S'il doit être retenu que la Caisse Régionale de Crédit Agricole Mutuel des Savoie peut valablement se fonder, pour se prévaloir d'un titre exécutoire constatant une créance liquide et exigible à l'encontre de chacun des consorts [O], sur le prêt notarié du 2 mai 2017 revêtu de la formule exécutoire puisque les Sci Fra-Sca, Caviscano, Marifaci et Ca-Lu-Va n'ont jamais été immatriculées et dans la mesure où chacune des personnes physiques poursuivies a personnellement signé l'acte de prêt en la forme authentique, il doit néanmoins être rappelé que, s'agissant de sociétés non-commerciales, l'exécution des obligations découlant dudit prêt ne saurait être solidairement recherchée envers les signataires lesquels ne sont personnellement tenus que d'une fraction de la dette conformément aux dispositions des articles 1309 et 1843 du code civil.
Il s'en déduit qu'en procédant à une saisie commune, au moyen d'un décompte collectif qui n'individualise aucunement la créance de la banque envers chacun des débiteurs, la Caisse Régionale de Crédit Agricole Mutuel des Savoie n'a pas respecté les prescriptions de l'article R.211-1 précité, en causant nécessairement un grief aux saisis qui ne peuvent savoir, à titre individuel, qu'elle somme est revendiquée à leur encontre.

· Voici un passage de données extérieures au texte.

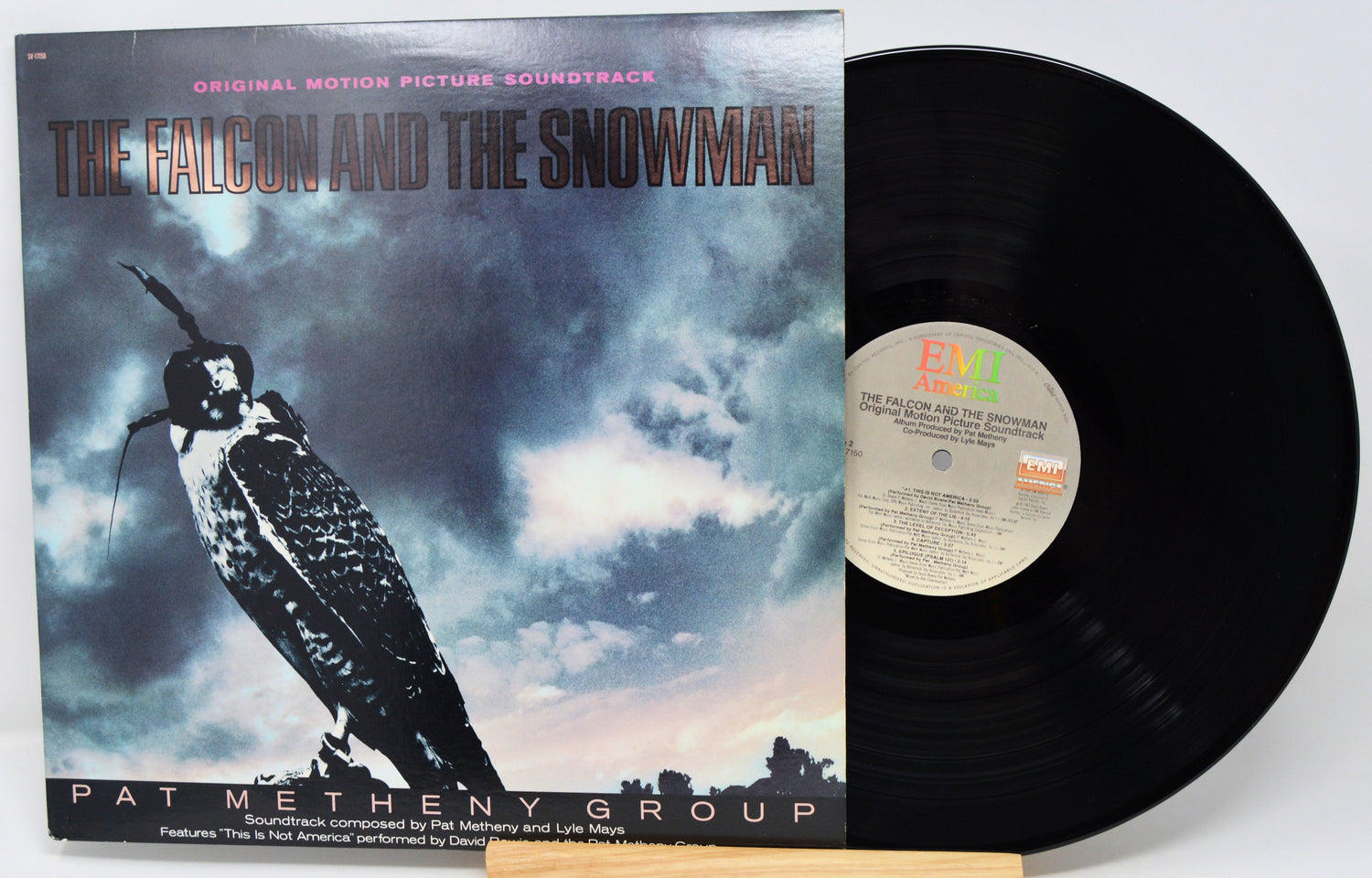 Vinyl record with 'The Falcon and the Snowman' soundtrack cover featuring a falcon and cloud design.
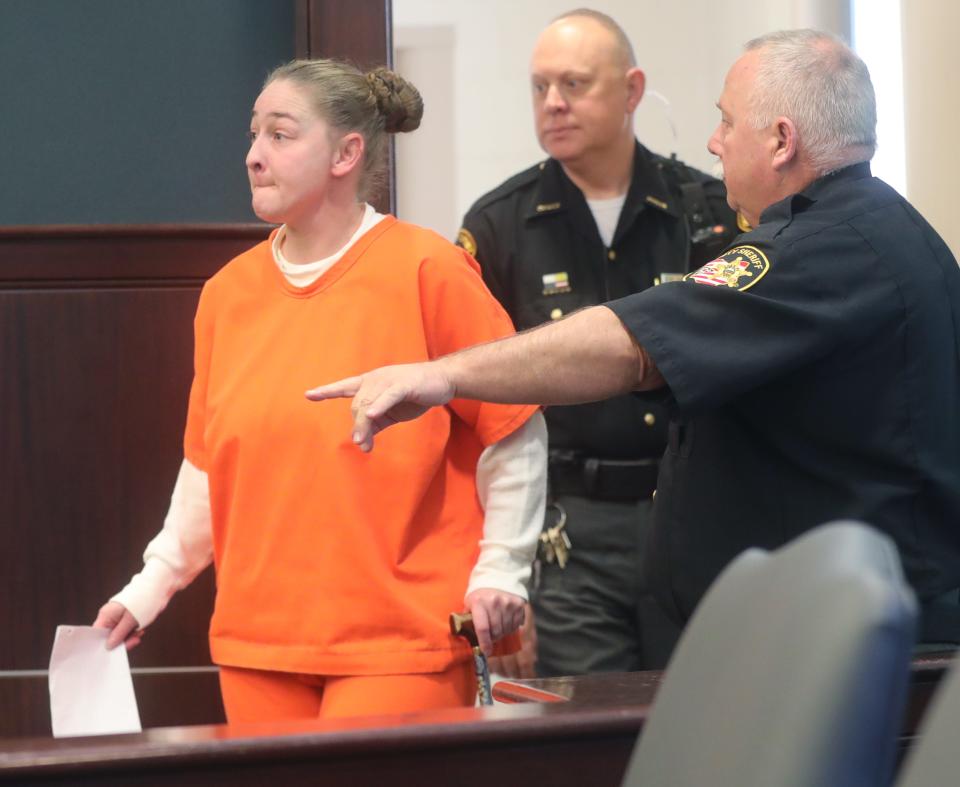 Julianne Shead is escorted into Judge Laurie Pittman's courtroom Wednesday by Portage County Sheriff's deputies.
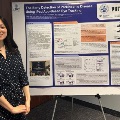 AmedicalstudentstandsbesidearesearchposterontheearlydetectionofParkinsonsdiseaseusingiPad-basedeyetrackingduringascientificconference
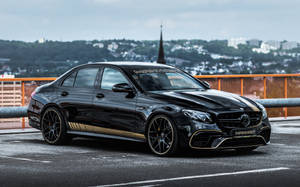 Luxurious Elegance - Shiny Black Amg Against Orange Fence Wallpaper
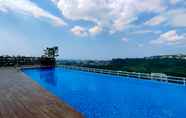 Swimming Pool 5 Nice and Fancy 1BR with Extra Room at Amartha View Apartment By Travelio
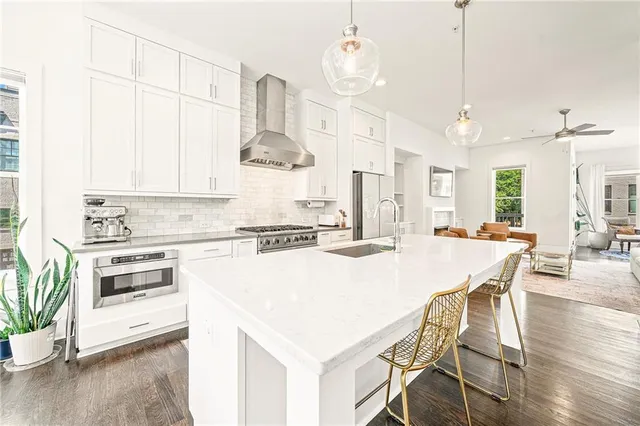 a kitchen with stainless steel appliances kitchen island a stove a table and chairs in it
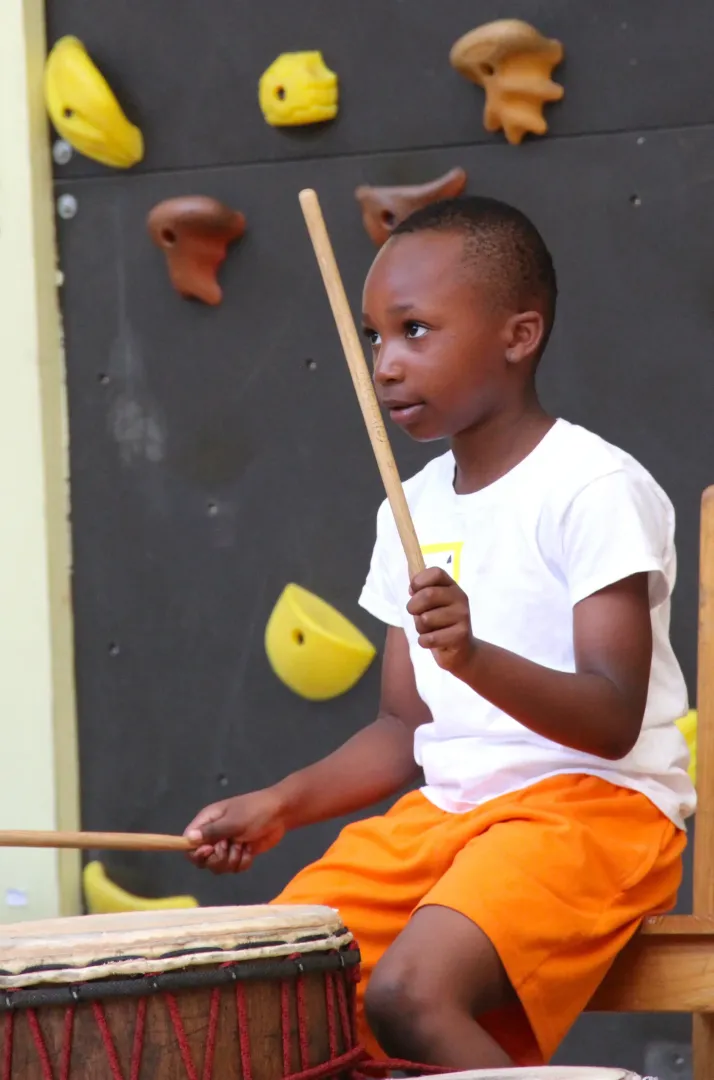 Child playing drums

Dans ces circonstances, l'irrégularité de l'acte de saisie du 5 mai 2022 est établie, sans que la banque ne puisse opposer efficacement l'irrecevabilité des prétentions adverses au motif que sa créance a été fixée, dans le cadre de la procédure de saisie-immobilière précitée, par le jugement d'orientation du 20 janvier 2012.
La Caisse Régionale de Crédit Agricole Mutuel des Savoie, qui succombe en ses demandes, est condamnée aux dépens de première instance et d'appel dont distraction au profit de la Me Bigre s'agissant des frais dont elle a fait l'avance sans avoir reçu provision.

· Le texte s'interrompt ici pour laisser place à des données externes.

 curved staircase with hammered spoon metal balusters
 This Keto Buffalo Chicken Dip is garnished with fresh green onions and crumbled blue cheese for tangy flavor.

Elle est en outre condamnée à payer communément aux consorts [O] la somme de 2 000 euros sur le fondement des dispositions de l'article 700 du code de procédure civile.
PAR CES MOTIFS
La cour, après avoir délibéré conformément à la loi, statuant publiquement, par jugement contradictoire
Réforme la décision déférée sauf en ce qu'elle a déclaré recevables les contestations de M. [P] [O], Mme [R] [Y] épouse [O], M. [L] [O], Mme [C] [I] épouse [O], M. [M] [O] et Mme [G] [O],
Statuant à nouveau,
Constate la nullité de l'acte de saisie-attribution pratiqué le 5 mai 2022 à la demande Caisse Régionale de Crédit Agricole Mutuel des Savoie, entre les mains de la CARPA de Thonon-les-Bains, au préjudice de M. [P] [O], Mme [R] [Y] épouse [O], M. [L] [O], Mme [C] [I] épouse [O], M. [M] [O] et Mme [G] [O],
Ordonne par conséquent la mainlevée de la saisie-attribution pratiquée le 5 mai 2022 par la Caisse Régionale de Crédit Agricole Mutuel des Savoie, entre les mains de la CARPA de Thonon-les-Bains, au préjudice de M. [P] [O], Mme [R] [Y] épouse [O], M. [L] [O], Mme [C] [I] épouse [O], M. [M] [O] et Mme [G] [O],
Condamne la Caisse Régionale de Crédit Agricole Mutuel des Savoie aux dépens de première instance et d'appel dont distraction au profit de la Me Bigre s'agissant des frais dont elle a fait l'avance sans avoir reçu provision,
Condamne la Caisse Régionale de Crédit Agricole Mutuel des Savoie à payer communément à M. [P] [O], Mme [R] [Y] épouse [O], M. [L] [O], Mme [C] [I] épouse [O], M. [M] [O] et Mme [G] [O] la somme de 2 000 euros sur le fondement des dispositions de l'article 700 du code de procédure civile,
Déboute les parties de leurs demandes plus amples ou contraires.
Ainsi prononcé publiquement le 16 novembre 2023 par mise à disposition de l'arrêt au greffe de la Cour, les parties en ayant été préalablement avisées dans les conditions prévues au deuxième alinéa de l'article 450 du Code de Procédure Civile, et signé par Madame Alyette FOUCHARD, Conseillère faisant fonction de Présidente et Madame Sylvie DURAND, Greffière.